:: TEXT SEGMENT ::
┄┄┄┄┄┄┄┄┄┄┄┄┄┄┄┄┄┄┄┄
California decertifies four e-voting companies

Californias secretary of state has decertified four companies voting machines, saying the security of their systems is too flawed to be widely used.

Voting machines from Diebold and Sequoia were decertified, then given conditional re-certification for limited use. Secretary of State Debra Bowen's ruling allows only one machine from each company per polling place, and the companies' products will be required to comply with increased security and post-election auditing procedures for recertification.

The state also decertified voting machines from Hart InterCivic. That company, too, received conditional recertification, but the state will not limit the number of Hart machines at polling places.

Because the company did not meet a deadline for submitting information, the state also withdrew approval for voting systems from Elections Systems and Software.

The decision means that most voters in California will have to rely on paper ballots in the state’s Feb. 5 presidential primaries, likely leading to long lines and delays in e results, California election officials said.

The state gave the manufacturers 30 days to develop plans for ensuring the security of their systems' internal configuration and 45 days to propose a network security hardening plan before their systems can be submitted for use in the Feb. 5 primary.

Bowen's decision came in the wake of a report last week by researchers from the University of California (UC) that uncovered IT and physical security vulnerabilities in three electronic voting systems. Teams using penetration testing techniques found that systems from Diebold, Hart InterCivic and Sequoia are not secure enough to fend off hackers or physical tampering, according to a report from Matt Bishop, principal investigator based at the University of California, Davis.

The researchers found a variety of security flaws in the voting systems, ranging from weak cryptography keys to ways to overwrite the firmware and boot loader to easily guessable passwords.
┄┄┄┄┄┄┄┄┄┄┄┄┄┄┄┄┄┄┄┄
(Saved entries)
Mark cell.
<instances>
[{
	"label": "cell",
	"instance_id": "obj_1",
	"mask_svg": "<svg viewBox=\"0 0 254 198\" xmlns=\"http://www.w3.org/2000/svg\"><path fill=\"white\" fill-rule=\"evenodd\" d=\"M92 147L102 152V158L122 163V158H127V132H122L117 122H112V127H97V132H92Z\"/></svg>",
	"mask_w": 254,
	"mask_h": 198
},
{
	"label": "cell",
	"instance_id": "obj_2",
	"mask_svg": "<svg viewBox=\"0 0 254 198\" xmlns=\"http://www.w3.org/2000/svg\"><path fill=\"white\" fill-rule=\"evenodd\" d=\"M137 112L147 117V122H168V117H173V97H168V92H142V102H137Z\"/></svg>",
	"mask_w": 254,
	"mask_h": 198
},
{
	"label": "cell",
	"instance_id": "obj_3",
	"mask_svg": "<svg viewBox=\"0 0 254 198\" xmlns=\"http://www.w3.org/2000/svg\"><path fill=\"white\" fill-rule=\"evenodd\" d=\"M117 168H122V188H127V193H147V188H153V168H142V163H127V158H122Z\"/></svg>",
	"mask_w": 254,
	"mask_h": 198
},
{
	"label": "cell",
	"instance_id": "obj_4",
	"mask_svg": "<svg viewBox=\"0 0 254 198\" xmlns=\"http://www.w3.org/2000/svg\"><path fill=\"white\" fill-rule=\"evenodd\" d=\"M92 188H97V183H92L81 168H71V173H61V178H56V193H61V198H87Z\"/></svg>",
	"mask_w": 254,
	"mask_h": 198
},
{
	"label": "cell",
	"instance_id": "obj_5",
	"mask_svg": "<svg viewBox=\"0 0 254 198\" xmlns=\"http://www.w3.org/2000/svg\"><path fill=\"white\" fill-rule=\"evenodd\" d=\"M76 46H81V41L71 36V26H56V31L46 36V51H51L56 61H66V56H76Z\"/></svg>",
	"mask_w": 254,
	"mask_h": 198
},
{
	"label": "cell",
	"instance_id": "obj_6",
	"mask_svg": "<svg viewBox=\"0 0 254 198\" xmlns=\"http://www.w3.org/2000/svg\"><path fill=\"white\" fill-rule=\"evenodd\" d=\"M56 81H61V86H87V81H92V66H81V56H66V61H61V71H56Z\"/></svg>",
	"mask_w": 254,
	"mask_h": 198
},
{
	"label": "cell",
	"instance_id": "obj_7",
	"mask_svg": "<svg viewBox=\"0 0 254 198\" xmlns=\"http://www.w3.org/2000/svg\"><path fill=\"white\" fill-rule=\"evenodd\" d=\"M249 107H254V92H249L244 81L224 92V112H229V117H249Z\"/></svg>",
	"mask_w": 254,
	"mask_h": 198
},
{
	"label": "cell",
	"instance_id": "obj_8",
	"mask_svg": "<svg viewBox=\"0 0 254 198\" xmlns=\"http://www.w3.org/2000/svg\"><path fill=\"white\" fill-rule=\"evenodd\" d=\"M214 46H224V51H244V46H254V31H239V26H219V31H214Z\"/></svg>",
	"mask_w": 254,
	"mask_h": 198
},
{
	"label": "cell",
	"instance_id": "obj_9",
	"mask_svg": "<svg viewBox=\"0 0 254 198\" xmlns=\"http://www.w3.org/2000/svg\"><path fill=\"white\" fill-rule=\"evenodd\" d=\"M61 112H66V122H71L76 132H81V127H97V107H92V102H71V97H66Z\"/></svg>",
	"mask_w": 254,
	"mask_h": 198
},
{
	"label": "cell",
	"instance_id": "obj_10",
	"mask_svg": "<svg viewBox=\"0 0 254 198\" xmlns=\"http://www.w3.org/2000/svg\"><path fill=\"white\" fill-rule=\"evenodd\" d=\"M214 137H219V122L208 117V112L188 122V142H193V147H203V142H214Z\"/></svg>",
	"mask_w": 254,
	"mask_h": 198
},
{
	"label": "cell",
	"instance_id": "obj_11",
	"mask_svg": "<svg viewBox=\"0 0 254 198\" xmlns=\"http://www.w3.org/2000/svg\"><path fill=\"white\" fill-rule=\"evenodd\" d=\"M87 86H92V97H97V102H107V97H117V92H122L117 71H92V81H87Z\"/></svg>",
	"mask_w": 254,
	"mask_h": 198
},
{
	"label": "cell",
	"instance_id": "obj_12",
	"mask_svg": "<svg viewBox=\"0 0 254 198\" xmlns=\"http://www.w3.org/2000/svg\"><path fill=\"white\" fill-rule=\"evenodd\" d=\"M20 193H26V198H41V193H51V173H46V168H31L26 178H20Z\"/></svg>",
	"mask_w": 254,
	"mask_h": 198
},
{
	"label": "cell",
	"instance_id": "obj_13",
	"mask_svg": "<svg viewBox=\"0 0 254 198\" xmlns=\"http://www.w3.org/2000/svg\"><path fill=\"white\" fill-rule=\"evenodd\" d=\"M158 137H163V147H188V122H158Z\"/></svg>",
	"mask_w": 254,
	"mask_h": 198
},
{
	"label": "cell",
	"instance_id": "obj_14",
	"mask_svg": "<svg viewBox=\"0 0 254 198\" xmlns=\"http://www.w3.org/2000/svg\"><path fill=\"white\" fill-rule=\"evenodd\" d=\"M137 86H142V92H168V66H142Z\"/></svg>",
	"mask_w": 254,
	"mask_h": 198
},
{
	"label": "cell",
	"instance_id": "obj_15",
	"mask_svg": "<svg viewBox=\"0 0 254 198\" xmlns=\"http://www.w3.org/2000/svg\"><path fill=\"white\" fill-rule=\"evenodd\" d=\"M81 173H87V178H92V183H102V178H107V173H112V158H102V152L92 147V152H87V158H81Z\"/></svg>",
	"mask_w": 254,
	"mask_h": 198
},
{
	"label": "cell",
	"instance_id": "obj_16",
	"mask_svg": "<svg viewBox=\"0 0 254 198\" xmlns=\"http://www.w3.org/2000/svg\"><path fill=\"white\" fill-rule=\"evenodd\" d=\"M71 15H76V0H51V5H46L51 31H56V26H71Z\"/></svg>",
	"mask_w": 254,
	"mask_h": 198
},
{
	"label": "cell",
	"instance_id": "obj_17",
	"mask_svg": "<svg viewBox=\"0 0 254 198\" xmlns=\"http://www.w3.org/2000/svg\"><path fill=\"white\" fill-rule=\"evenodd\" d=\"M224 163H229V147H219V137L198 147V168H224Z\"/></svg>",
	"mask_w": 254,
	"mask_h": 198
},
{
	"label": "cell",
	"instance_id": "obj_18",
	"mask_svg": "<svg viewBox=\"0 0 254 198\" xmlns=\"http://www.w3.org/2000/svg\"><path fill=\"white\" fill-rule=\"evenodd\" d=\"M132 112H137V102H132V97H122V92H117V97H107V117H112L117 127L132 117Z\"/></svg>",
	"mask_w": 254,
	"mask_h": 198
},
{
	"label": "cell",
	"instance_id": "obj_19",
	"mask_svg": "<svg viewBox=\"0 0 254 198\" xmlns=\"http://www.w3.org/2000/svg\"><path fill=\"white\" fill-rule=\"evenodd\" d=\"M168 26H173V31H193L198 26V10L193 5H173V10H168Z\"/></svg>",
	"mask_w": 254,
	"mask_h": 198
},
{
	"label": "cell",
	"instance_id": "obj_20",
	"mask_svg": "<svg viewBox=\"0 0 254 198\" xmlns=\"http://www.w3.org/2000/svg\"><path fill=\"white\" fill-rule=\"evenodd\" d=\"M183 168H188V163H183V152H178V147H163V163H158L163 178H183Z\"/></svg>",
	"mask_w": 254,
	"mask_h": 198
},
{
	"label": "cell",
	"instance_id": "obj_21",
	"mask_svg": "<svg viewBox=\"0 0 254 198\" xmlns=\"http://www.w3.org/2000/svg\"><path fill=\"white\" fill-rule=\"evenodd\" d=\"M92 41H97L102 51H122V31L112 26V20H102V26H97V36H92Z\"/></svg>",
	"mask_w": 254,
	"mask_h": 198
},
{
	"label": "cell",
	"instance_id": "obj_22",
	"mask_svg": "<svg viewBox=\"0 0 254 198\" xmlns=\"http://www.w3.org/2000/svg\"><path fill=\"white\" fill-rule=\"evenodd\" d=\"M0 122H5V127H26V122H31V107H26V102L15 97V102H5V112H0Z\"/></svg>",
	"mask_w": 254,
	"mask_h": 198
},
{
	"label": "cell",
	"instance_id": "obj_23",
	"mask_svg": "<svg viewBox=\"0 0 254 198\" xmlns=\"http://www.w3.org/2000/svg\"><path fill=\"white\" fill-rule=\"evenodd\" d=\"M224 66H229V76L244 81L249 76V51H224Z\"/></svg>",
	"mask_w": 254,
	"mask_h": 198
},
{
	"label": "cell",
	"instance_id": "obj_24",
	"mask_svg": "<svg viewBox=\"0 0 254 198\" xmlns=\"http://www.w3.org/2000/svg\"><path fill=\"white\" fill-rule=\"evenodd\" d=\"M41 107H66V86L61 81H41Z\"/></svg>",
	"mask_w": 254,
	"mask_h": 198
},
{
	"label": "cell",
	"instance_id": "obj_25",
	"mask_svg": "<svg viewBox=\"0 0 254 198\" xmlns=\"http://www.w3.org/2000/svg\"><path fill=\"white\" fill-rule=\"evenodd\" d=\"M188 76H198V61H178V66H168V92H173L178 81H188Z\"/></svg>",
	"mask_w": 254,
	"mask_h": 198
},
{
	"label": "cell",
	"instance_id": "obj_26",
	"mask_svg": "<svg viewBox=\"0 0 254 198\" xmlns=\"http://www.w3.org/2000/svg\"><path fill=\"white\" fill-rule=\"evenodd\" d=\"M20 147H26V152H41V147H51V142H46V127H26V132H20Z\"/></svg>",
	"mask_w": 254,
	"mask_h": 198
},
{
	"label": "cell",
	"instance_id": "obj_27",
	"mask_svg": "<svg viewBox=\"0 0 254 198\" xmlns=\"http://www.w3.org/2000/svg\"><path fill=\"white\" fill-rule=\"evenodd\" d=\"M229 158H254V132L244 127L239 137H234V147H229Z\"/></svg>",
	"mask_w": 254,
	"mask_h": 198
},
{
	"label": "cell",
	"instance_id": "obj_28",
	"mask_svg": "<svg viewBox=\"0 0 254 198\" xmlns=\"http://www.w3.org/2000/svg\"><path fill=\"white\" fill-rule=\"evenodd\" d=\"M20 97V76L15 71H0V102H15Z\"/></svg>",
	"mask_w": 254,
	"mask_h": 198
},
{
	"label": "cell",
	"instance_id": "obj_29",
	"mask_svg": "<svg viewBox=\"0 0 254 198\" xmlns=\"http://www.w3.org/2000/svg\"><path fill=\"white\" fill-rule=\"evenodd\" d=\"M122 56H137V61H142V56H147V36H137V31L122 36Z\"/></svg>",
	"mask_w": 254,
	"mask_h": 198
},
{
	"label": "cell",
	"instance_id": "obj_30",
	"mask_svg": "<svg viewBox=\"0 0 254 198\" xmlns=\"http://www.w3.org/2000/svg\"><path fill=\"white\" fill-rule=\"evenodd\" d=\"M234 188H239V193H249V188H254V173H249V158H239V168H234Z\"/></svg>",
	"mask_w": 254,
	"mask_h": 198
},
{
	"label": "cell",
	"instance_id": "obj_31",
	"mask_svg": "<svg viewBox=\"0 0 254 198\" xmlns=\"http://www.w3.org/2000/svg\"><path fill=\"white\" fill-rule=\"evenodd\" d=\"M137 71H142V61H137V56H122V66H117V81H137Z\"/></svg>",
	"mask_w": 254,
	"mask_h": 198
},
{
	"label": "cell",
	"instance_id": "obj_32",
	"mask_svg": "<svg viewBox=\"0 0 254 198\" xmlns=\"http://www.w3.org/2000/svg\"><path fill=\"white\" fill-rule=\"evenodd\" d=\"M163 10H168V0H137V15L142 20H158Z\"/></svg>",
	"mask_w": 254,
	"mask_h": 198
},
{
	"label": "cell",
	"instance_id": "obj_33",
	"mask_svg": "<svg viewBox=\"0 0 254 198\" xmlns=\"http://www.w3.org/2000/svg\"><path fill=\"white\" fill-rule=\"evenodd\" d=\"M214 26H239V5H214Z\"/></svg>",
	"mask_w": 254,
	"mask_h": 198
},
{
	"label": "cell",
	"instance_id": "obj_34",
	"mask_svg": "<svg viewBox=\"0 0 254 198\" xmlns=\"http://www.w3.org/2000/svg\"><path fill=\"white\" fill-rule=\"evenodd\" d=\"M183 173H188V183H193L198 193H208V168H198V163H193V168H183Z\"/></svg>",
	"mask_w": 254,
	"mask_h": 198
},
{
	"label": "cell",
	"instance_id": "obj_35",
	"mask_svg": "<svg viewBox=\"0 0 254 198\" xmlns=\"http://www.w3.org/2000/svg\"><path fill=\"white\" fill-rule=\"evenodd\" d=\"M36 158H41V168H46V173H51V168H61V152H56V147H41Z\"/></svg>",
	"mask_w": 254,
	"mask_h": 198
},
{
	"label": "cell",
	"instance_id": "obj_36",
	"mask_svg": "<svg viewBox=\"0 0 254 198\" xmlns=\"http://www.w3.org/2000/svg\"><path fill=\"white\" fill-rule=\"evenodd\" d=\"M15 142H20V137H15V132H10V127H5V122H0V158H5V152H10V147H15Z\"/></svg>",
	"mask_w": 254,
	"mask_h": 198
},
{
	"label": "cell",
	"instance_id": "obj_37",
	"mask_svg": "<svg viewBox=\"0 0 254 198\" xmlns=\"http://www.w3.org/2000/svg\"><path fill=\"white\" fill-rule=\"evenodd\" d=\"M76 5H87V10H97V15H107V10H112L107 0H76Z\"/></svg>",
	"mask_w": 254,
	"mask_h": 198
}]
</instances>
┄┄┄┄┄┄┄┄┄┄┄┄┄┄┄┄┄┄┄┄
:: REQUIREMENT A ::
Answer these from the California e-voting article, one answer per line, marked (i), (ii) and (iii):
(i) How many machines from each of Diebold and Sequoia does Bowen's ruling allow per polling place?
(ii) Why did the state withdraw approval for the Elections Systems and Software voting systems?
(iii) Who is named as the principal investigator of the University of California report, and where is he based?
:: REQUIREMENT B ::
Name every company whose voting machines or systems the California e-voting article says were decertified or lost state approval.
:: REQUIREMENT C ::
Pick up the article on California's decertification of e-voting machines after its final sentence and continue it.

:: FINAL ANSWER A ::
(i) One machine from each company per polling place.
(ii) The company did not meet a deadline for submitting information.
(iii) Matt Bishop, based at the University of California, Davis.

:: FINAL ANSWER B ::
Diebold
Sequoia
Hart InterCivic
Elections Systems and Software

:: FINAL ANSWER C ::
"I think voters and counties are the victims of a federal certification process that hasn't done an adequate job of ensuring that the systems made available to them are secure, accurate, reliable and accessible," Bowen said in a prepared release. "Congress enacted the Help America Vote Act, which pushed many counties into buying electronic systems that — as we've seen for some time and we saw again in the independent UC review — were not properly reviewed or tested to ensure that they protected the integrity of the vote."

Ryan Berg, co-founder and chief scientist of Ounce Labs, a developer of software risk-analysis products, called the vulnerabilities in the systems "very serious."

"[Developers] quite obviously weren't using core security principles" when developing code for the voting machines, he said.

He noted that some of the voting systems had "hard-coded passwords, system information was uploadable without secure procedures, and they were open to buffer overflows." These are "very basic, very simple things to identify" in development, he told

"Just to think our voting system is not susceptible to fraud is a dangerous game," he said. "It's a dangerous game to say we'll rely on honor system, that no one is ever going to do something bad — but that's not the way it works."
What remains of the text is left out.